The amplification products were analyzed by agarose gel electrophoresis. The 1.5-kb band was excised, and the DNA was purified with an extraction kit (Boehringer, Mannheim, Germany) and subsequently ligated into the pCR 2.1 vector with the TA cloning kit (Invitrogen, Carlsbad, Calif.). Transformants were plated on dYT agar plates (1.6% tryptone, 1.0% yeast extract, 0.5% NaCl, 0.2% glucose, 1.5% Bacto Agar) containing the antibiotic ampicillin (100 μg ml−1), spread evenly with 40 μl of X-Gal (5-bromo-4-chloro-3-indolyl-β-d-galactopyranoside) (40 mg ml−1) and 40 μl of IPTG (isopropyl-β-d-thiogalactopyranoside) (100 mM), and incubated at 37°C overnight. Forty-eight white clones were picked on dYT agar plates for further examination. Plasmid DNA was extracted with the QIAprep-spin kit (Qiagen, Hilden, Germany). The presence of right-sized inserts was determined by linearization of recombinant plasmids with NotI followed by agarose gel electrophoresis.

16S rDNA sequencing.

16S rDNA clones were sequenced with a LICOR DNA 4000 automated sequencer (MWG-Biotech, Ebersberg, Germany).
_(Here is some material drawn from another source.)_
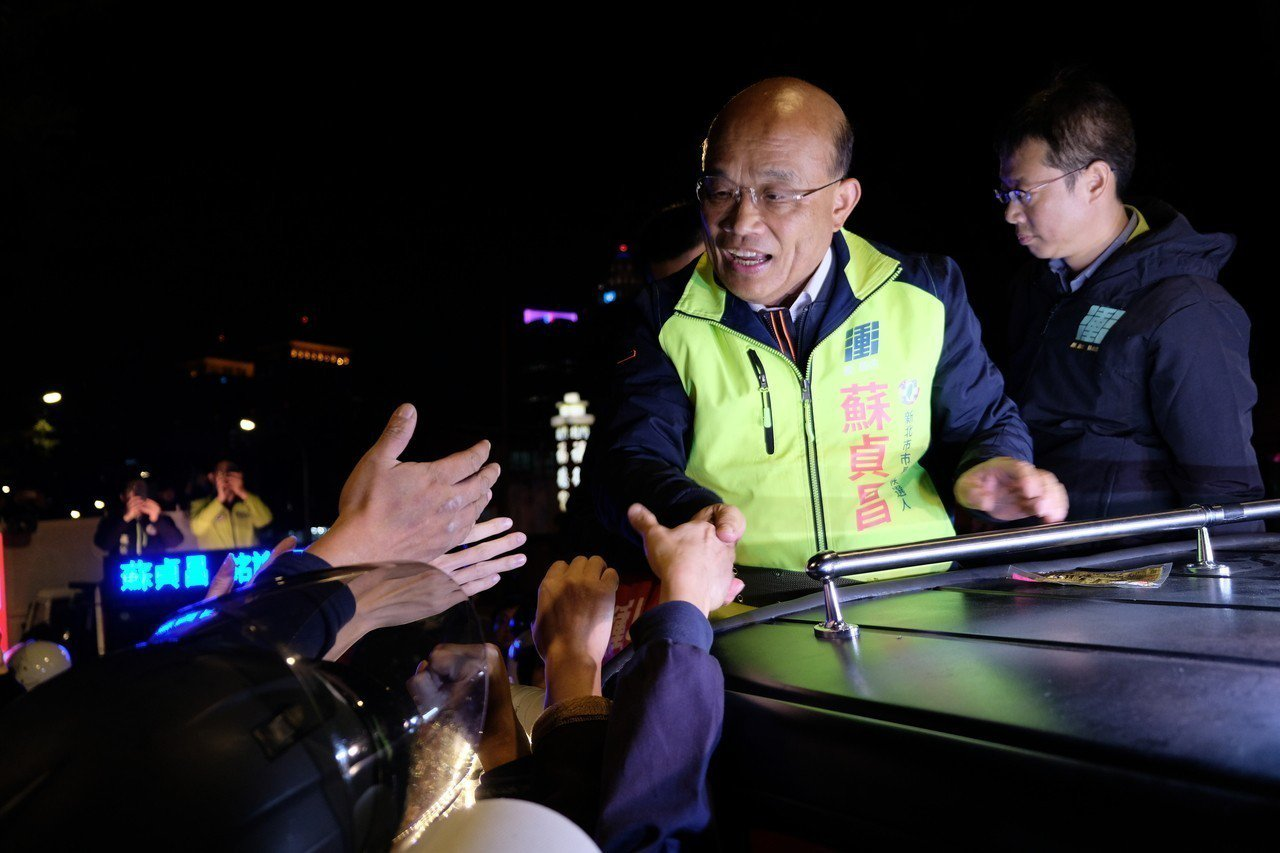 民進黨新北市長落選人蘇貞昌進行最後一場謝票行程,還有粉絲從新店趕來板橋支持。記者...
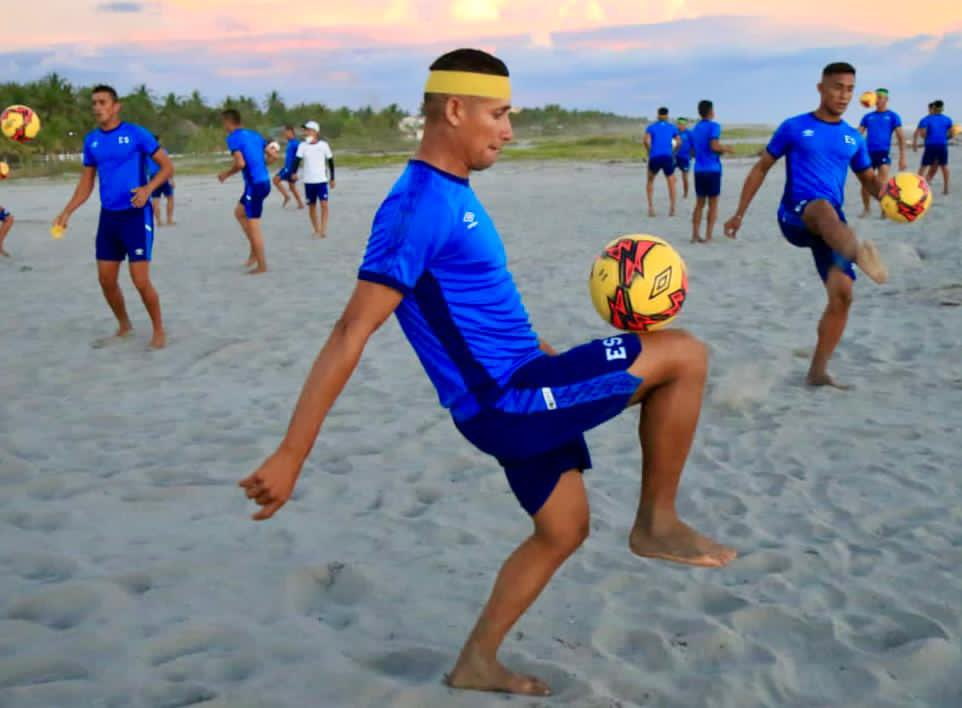 Vuelve el fútbol playa! Selección reanuda entrenos e Indes anuncia fechas para la liga. EoPU4FxXIAIzx1C?format=jpg&name=medium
Cycle sequencing protocols of the chain termination technique (7) were applied according to the manufacturer’s instructions (Amersham-Buchler, Braunschweig, Germany) with infrared-dye-labeled primers.

Data analysis.

The sequences were added to the 16S rRNA sequence data base of the Technical University Munich with the program package ARB (22). The tool ARB EDIT was used for sequence alignment. The alignment was checked by eye and corrected manually. 16S rRNA-based phylogenetic trees were reconstructed based on distance matrix analyses of all available 16S rRNA primary structures of gamma, beta, and alpha Proteobacteria. Tree topologies were evaluated by performing maximum-parsimony, neighbor-joining, and maximum-likelihood analyses of the full data set and subsets. Only sequences that were at least 90% complete were used for treeing. Alignment positions at which less than 50% of the sequences of the entire data set shared the same residues were excluded from the calculations. Partial sequences were inserted into the reconstructed tree by applying the parsimony criteria without allowing changes in the overall tree topology.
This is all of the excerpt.